Other sketches deal with people whose relationships with animals are, well, out of the ordinary. In “Not Eggactly Love” Marcel (played by Joey Ouellette) needs help because his family and friends think he’s crazy for marrying a hen. Not only that, his chicken bride, named Pauline, doesn’t even like him.

Buck (played by Alyx Magwood) in “Leave it to Beaver” has a very different sort of problem: a childhood incident led him to enjoy dressing as a tree and being peed on by dogs. How can this desire be reconciled with the prudish demands of our civilized world?

In “Fish Tale” Mandy (played by Shana Thibert) learned after a pedicure gone right that she enjoys being nibbled on by fish. She’s no longer content with merely having her toes nibbled – now she has bigger plans and is thinking of bigger fish.

Speaking of alluring sea creatures, Janetta (played by Rebecca Mickle) and Francis (played by Michael K. Potter) seek therapy due to Janetta’s work with dolphins. The problem isn’t that she works with dolphins, really, but that her job involves pleasuring a particular dolphin named after Zac Effron, which threatens to ruin her marriage.

Then we have sketches about people who are – or act like – animals. If you’ve ever looked at your cat and wondered whether you’d accept its behaviour if it were a human roommate, these sketches are for you.

Jamie (played by Joey Ouellette) acts like a cat, and Willie (played by Alyx Magwood) acts like a dog in “Adopted Brothers”. These two are forced to live together but their personalities and instincts are so different they need professional help in order to bring peace to their home.

Jenny (played by Chantel Pare) in “Squirrel Girl” is becoming concerned about a gentleman caller who acts as many dogs do – which wouldn’t be such a problem if Jenny weren’t a squirrel.

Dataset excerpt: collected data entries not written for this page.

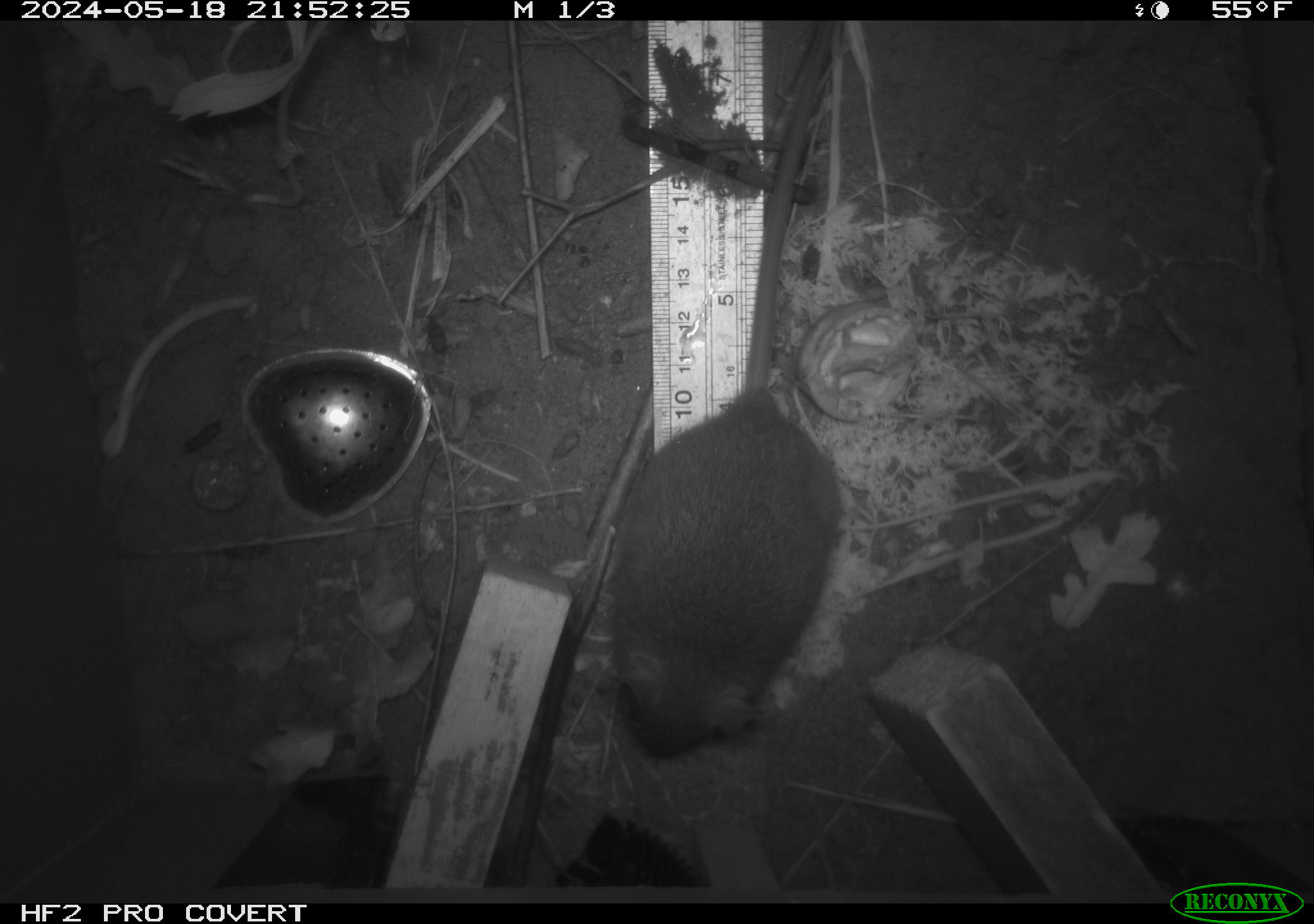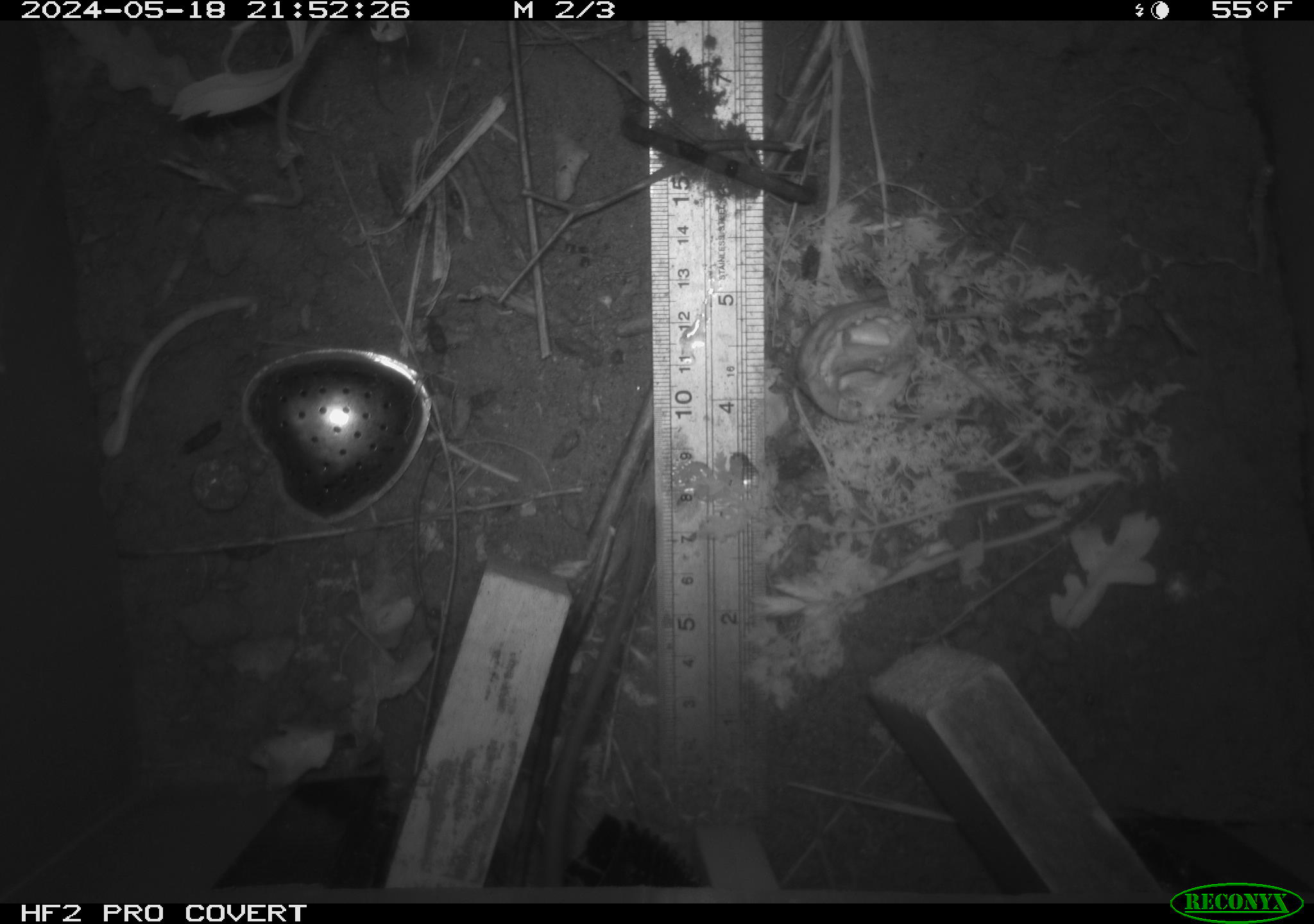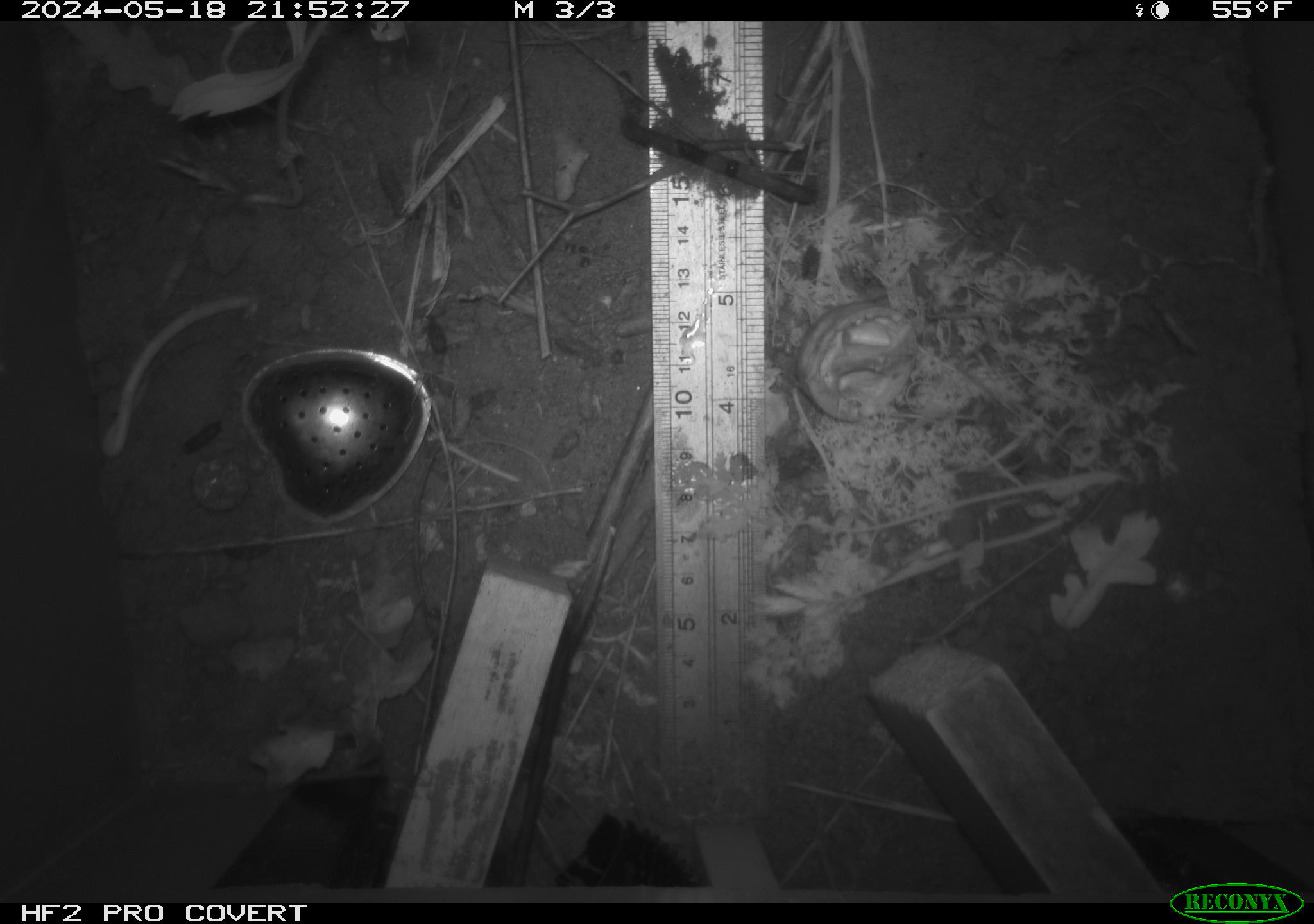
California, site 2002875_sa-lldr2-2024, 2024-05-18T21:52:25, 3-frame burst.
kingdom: Animalia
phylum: Chordata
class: Mammalia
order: Rodentia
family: Muridae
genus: Rattus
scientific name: Rattus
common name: rat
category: rattus species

In “Bee Calm” a group of women (played by Mikayla Bondy, Jennifer Desaulniers, Chantel Pare, Linda Collard, Rebecca Mickle, and Shana Thibert) seek help because they’ve discovered they’ve all been seeing the same man (played by Joey Ouellette) who appears to be conning them and treating them like a harem as is often the case with insects.

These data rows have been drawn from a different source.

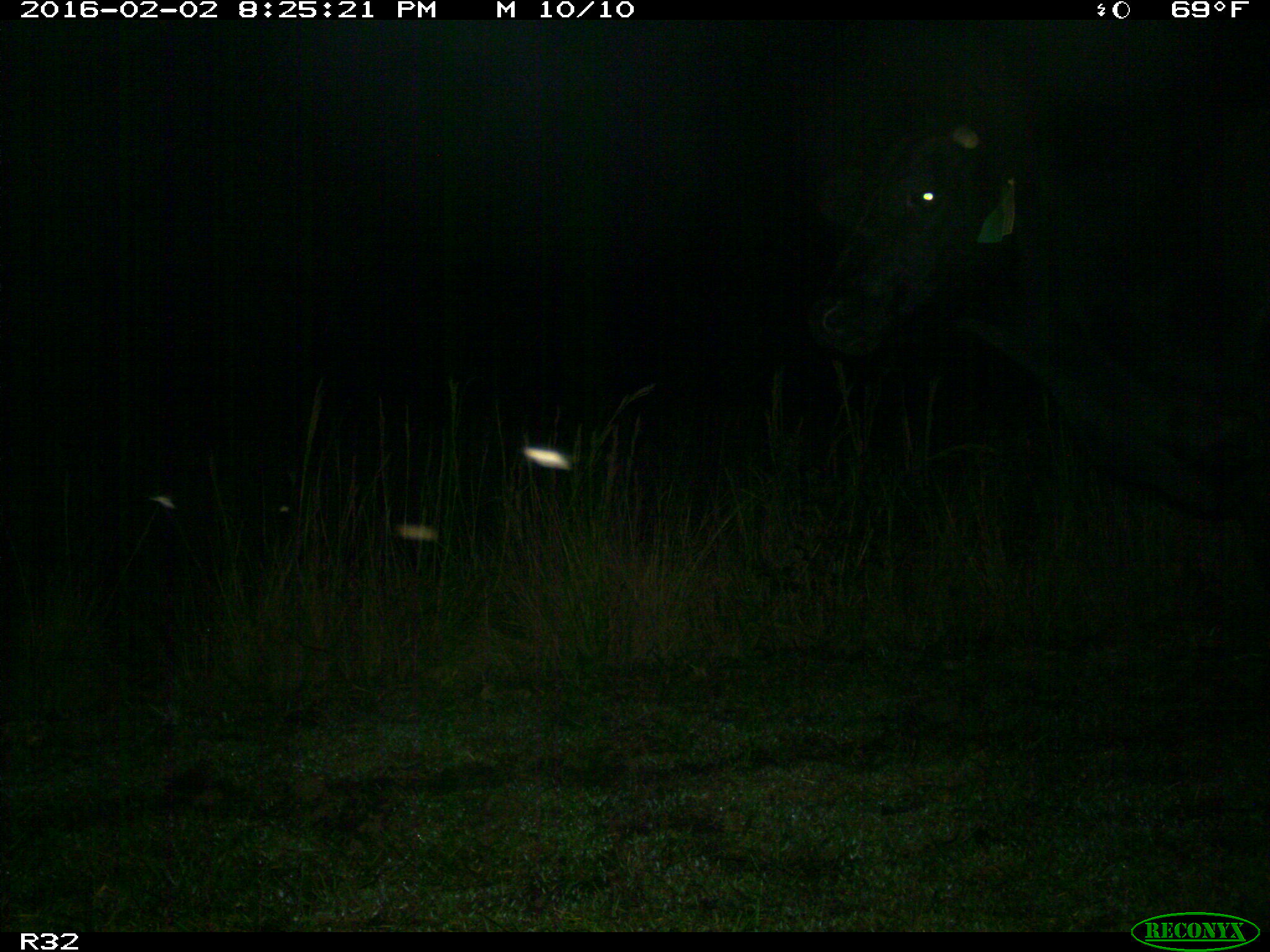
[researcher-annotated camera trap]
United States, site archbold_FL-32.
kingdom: Animalia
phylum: Chordata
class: Mammalia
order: Artiodactyla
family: Bovidae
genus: Bos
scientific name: Bos taurus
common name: domestic cow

Jan (played by Shana Thibert) and Yasmin (played by Linda Collard) in “Shark Sisters” have been in a relationship for seven years but their relationship is showing cracks now that Jan has been bringing men home. Not only must they keep moving to stay alive, they must unearth the deeper desire at the root of their unhappiness.

In “Penguin Men”, two men who are, well, penguins – Barnaby (played by Joey Ouellette) and Marcus (played by Alyx Magwood) — are concerned they may have to leave their church, which disapproves of their close and affectionate relationship.

Finally there are two sketches at the very end of Bite Me Big Time that don’t really fit in any of the categories above.

The problem in “Snake Oil” is one of belief, specifically a childhood belief that Ellen (played by Rebecca Mickle) just can’t shake: namely that snakes are detached penises and clams are detached vaginas.

And in “Pigs” four members of the Guinea Pig Socialization Association seek help because three of them have become inspired by the behaviour of their guinea pigs. In short, when they get together their guinea pigs like to mate with each other. Wendy (played by Mikayla Bondy), Gwendoline (played by Jennifer Desaulniers), and Mitchell (played by Alyx Magwood) believe the human members of the club should start emulating the guinea pigs – but Brad (played by Michael K. Potter) won’t cooperate.

There’s something for everyone with a bizarre slightly perverse sense of humour in Bite Me Big Time. You’ll find yourself laughing at things you’ve never thought of before, things you worry you shouldn’t find funny, and characters who might sometimes resemble people you’ve met.

Bite Me Big Time will be performed at The Shadowbox Theatre (103b – 1501 Howard avenue) July 15, 16, 21, 22, 23, 28, 29 and 30. Show time 8:00 PM (doors open 7:30). Tickets $20 via postproductionswindsor.ca or cash at the door. Written by The Pickle Jam Collective. Directed by Joey Ouellette. Produced by Joey Ouellette, Fay Lynn, and Michael K. Potter. Bite Me Big Time is a co-production of Post Productions and Purple Theatre Company, in association with Waawiiyaatanong Feminist Theatre.